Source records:
>> Begin

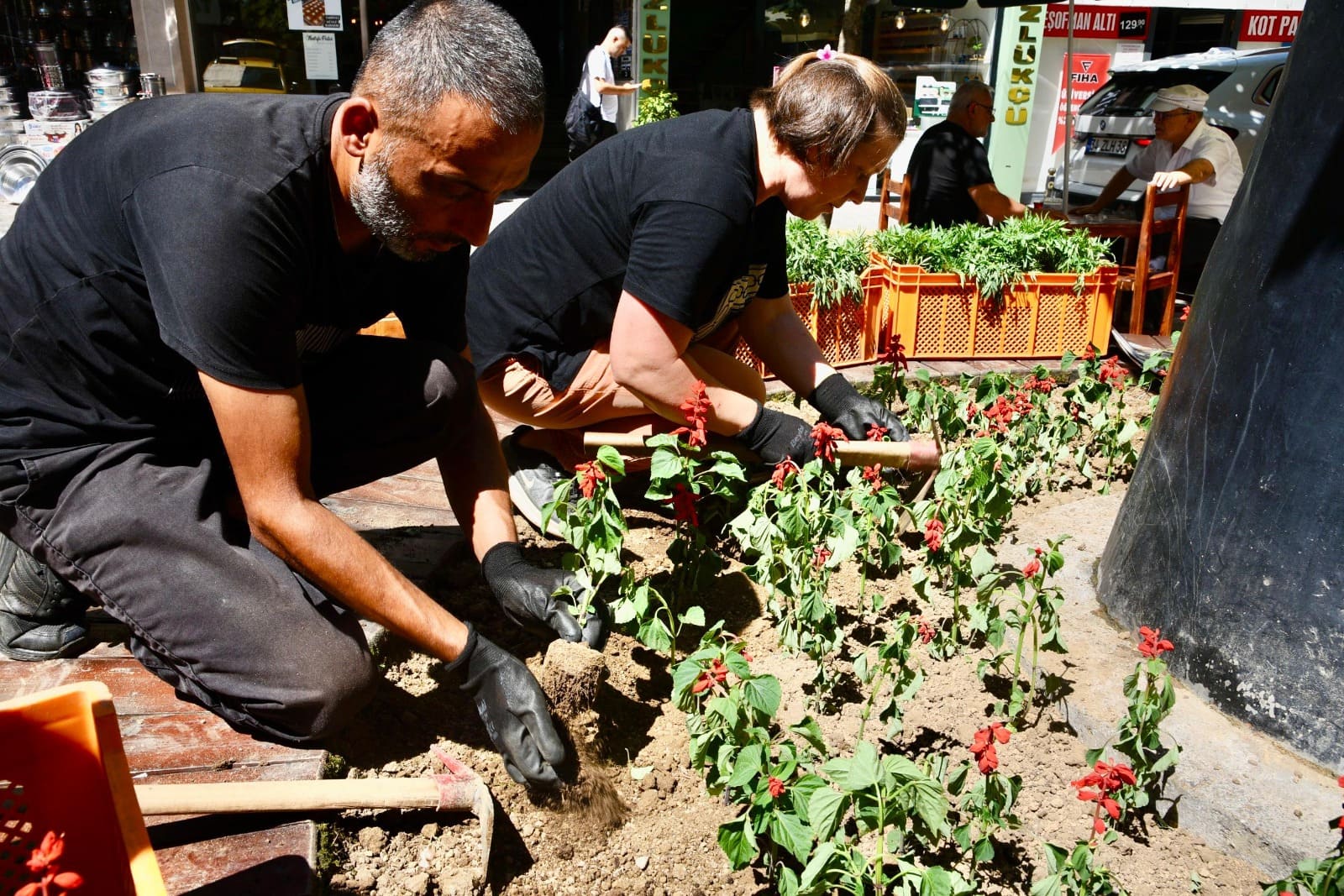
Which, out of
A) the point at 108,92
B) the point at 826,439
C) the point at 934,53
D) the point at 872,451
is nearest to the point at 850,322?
the point at 872,451

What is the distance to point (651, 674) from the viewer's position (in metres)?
2.42

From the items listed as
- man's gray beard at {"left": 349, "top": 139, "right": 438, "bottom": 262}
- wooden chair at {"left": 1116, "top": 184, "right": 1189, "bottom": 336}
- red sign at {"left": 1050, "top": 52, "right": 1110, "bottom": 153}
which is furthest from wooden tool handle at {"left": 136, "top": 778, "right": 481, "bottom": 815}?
red sign at {"left": 1050, "top": 52, "right": 1110, "bottom": 153}

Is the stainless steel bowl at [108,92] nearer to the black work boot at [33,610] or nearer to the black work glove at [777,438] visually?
the black work boot at [33,610]

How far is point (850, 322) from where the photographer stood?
15.7 ft

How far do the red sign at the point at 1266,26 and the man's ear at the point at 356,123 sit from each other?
54.6ft

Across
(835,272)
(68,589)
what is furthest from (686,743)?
(835,272)

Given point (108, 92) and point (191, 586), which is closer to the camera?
point (191, 586)

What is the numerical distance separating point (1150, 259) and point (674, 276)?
3.80m

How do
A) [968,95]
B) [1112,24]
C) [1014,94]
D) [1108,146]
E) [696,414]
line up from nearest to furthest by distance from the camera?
[696,414] < [968,95] < [1108,146] < [1014,94] < [1112,24]

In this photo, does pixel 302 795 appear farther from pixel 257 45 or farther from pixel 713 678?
pixel 257 45

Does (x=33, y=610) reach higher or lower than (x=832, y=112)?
lower

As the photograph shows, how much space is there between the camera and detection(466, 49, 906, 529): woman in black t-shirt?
249cm

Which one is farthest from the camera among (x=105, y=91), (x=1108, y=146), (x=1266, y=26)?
(x=1266, y=26)

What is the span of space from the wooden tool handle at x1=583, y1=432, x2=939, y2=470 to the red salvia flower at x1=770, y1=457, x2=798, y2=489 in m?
0.39
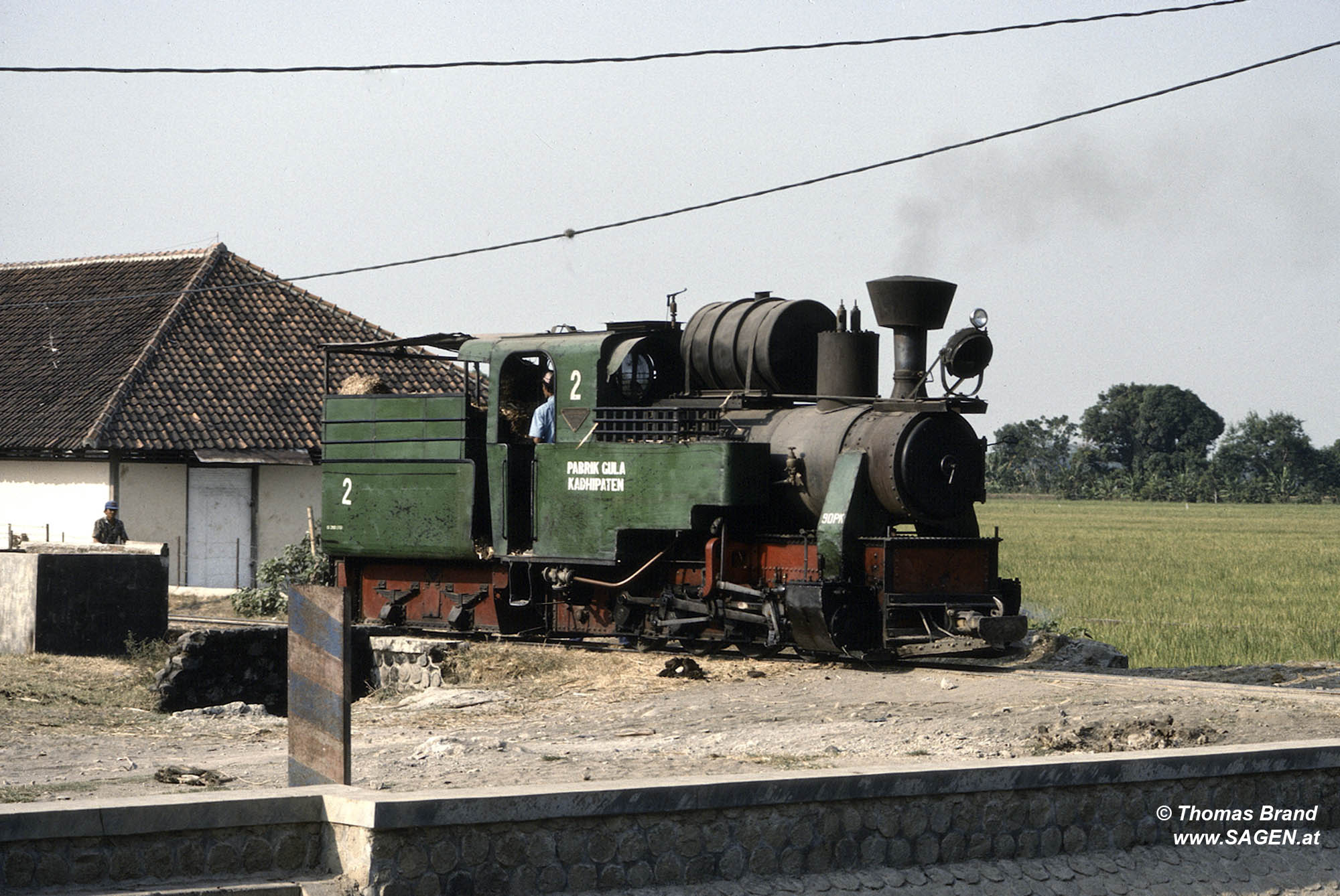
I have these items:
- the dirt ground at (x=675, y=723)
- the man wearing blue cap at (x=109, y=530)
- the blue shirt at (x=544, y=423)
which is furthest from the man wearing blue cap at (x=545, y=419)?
the man wearing blue cap at (x=109, y=530)

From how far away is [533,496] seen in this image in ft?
51.4

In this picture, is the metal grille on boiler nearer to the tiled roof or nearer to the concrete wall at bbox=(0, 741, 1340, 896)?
the concrete wall at bbox=(0, 741, 1340, 896)

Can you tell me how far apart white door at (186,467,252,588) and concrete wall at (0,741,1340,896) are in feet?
62.9

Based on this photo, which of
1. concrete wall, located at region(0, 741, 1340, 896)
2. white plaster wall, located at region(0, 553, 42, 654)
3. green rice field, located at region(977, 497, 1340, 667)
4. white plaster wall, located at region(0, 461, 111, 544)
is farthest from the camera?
white plaster wall, located at region(0, 461, 111, 544)

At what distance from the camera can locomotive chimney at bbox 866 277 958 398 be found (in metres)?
13.9

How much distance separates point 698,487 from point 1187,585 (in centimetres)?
1902

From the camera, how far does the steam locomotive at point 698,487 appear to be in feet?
44.7

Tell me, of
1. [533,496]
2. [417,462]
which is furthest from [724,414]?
[417,462]

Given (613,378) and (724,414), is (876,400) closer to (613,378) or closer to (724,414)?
(724,414)

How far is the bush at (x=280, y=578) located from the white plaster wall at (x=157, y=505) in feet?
5.35

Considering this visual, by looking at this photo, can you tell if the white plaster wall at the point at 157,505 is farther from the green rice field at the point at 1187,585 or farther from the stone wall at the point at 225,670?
the green rice field at the point at 1187,585

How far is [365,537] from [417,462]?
45.1 inches

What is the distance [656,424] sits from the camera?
15.2 m

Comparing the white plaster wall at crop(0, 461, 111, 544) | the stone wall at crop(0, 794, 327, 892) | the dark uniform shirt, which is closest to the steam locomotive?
the dark uniform shirt
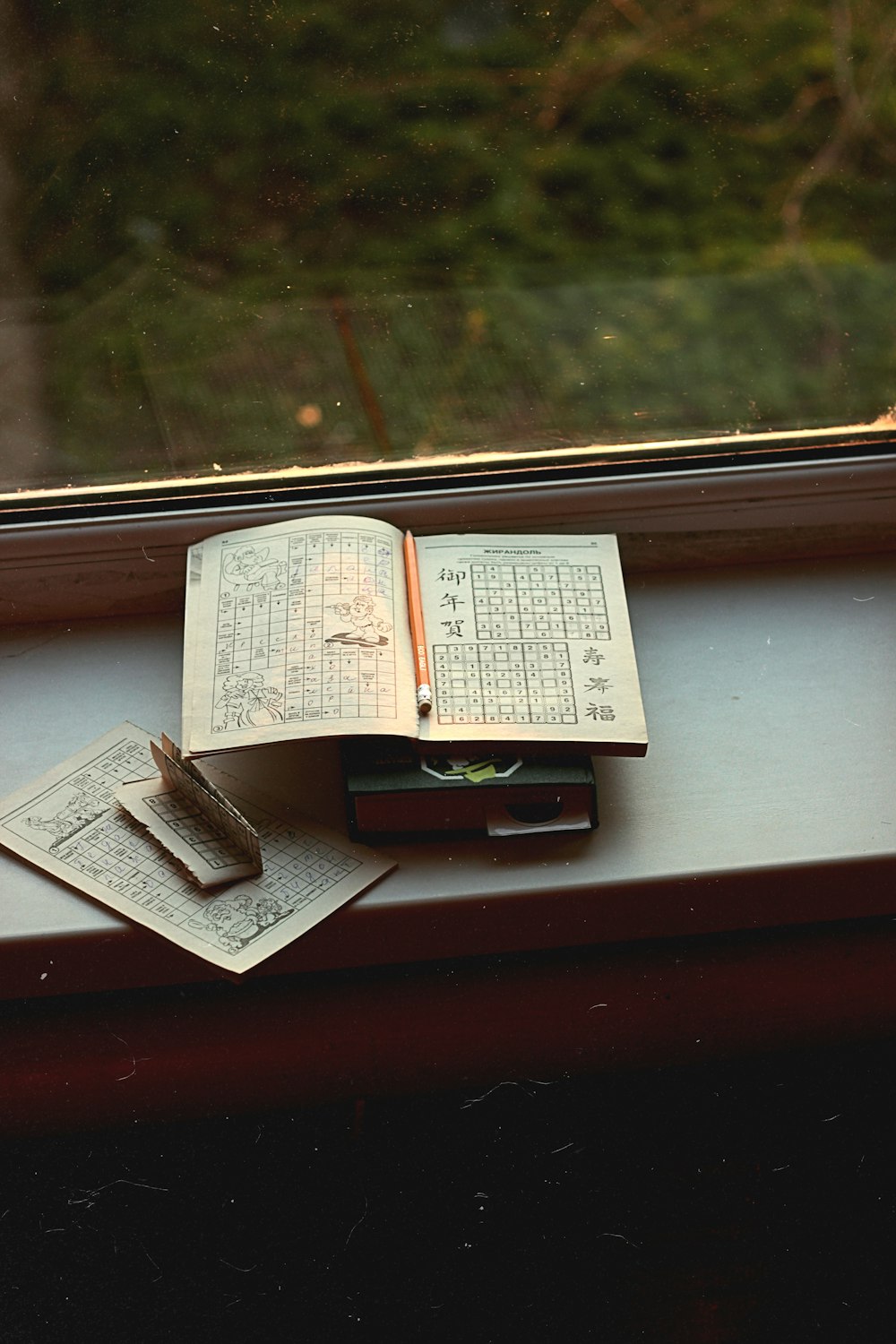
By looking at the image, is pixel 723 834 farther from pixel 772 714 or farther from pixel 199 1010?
pixel 199 1010

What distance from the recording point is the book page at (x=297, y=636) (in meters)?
0.93

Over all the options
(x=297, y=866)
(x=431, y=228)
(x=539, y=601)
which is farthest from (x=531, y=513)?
(x=297, y=866)

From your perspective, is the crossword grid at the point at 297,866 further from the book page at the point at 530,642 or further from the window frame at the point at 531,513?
the window frame at the point at 531,513

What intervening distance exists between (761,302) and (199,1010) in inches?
30.1

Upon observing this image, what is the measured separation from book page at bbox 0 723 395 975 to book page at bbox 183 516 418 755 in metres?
0.09

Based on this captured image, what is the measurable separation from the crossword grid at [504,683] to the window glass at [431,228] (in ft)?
0.72

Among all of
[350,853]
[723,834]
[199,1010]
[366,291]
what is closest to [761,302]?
[366,291]

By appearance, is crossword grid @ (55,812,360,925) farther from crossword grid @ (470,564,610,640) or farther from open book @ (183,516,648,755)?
crossword grid @ (470,564,610,640)

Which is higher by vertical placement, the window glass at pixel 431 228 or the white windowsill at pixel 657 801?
the window glass at pixel 431 228

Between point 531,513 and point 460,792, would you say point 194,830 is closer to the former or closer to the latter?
point 460,792

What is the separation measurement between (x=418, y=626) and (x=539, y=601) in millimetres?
113

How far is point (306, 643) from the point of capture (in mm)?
971

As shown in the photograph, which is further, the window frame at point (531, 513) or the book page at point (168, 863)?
the window frame at point (531, 513)

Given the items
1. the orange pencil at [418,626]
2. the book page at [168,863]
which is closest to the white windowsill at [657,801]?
the book page at [168,863]
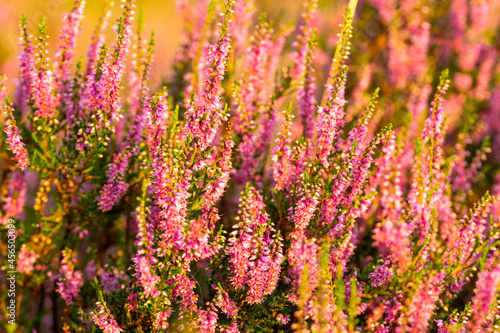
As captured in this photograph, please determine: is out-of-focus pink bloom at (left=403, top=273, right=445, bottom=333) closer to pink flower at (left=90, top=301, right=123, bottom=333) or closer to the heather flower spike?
the heather flower spike

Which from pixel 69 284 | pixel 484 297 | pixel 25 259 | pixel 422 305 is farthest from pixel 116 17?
pixel 484 297

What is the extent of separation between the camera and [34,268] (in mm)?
3570

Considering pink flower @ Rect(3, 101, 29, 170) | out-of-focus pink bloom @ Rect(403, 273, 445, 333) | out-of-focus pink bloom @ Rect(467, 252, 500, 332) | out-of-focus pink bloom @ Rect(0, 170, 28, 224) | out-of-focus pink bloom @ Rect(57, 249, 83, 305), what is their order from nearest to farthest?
1. out-of-focus pink bloom @ Rect(403, 273, 445, 333)
2. out-of-focus pink bloom @ Rect(467, 252, 500, 332)
3. pink flower @ Rect(3, 101, 29, 170)
4. out-of-focus pink bloom @ Rect(57, 249, 83, 305)
5. out-of-focus pink bloom @ Rect(0, 170, 28, 224)

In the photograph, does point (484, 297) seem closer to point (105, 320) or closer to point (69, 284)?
point (105, 320)

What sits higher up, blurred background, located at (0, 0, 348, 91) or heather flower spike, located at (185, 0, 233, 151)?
blurred background, located at (0, 0, 348, 91)

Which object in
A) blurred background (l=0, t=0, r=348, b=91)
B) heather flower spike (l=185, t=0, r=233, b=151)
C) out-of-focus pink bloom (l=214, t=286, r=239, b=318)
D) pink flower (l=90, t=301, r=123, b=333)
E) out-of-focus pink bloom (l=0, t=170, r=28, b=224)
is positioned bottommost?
pink flower (l=90, t=301, r=123, b=333)

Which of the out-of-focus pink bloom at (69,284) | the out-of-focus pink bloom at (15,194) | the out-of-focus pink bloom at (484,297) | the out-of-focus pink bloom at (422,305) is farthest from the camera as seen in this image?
the out-of-focus pink bloom at (15,194)

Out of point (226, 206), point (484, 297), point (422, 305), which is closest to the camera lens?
point (422, 305)

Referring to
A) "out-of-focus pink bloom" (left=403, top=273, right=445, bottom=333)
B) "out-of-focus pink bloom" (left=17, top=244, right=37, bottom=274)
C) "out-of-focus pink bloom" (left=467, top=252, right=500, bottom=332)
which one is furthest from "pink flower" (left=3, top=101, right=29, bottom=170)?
"out-of-focus pink bloom" (left=467, top=252, right=500, bottom=332)

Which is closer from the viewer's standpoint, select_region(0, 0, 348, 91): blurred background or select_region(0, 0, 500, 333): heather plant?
select_region(0, 0, 500, 333): heather plant

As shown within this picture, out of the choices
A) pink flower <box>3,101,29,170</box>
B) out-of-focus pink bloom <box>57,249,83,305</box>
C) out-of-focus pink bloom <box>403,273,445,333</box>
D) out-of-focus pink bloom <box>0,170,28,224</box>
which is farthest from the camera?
out-of-focus pink bloom <box>0,170,28,224</box>

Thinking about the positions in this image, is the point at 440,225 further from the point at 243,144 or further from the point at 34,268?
the point at 34,268

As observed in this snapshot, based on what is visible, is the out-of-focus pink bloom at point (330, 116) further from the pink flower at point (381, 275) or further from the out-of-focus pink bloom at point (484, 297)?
the out-of-focus pink bloom at point (484, 297)

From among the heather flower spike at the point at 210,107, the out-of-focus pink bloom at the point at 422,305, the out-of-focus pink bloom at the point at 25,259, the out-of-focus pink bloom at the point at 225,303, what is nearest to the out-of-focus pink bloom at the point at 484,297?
the out-of-focus pink bloom at the point at 422,305
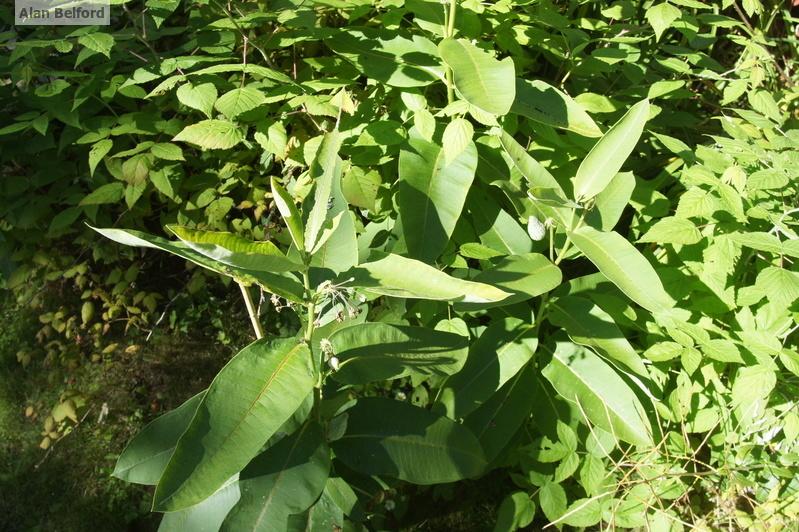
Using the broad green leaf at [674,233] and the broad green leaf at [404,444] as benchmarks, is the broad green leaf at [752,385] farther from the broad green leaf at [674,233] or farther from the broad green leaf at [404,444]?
the broad green leaf at [404,444]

>> End

* What is required
Reproduce verbatim the lines of the material above, beginning with the line containing "Using the broad" and continuing through the final line of the material, with both ends included.

* Solved problem
Using the broad green leaf at [674,233] and the broad green leaf at [404,444] as benchmarks, is the broad green leaf at [752,385] farther from the broad green leaf at [674,233] or farther from the broad green leaf at [404,444]?
the broad green leaf at [404,444]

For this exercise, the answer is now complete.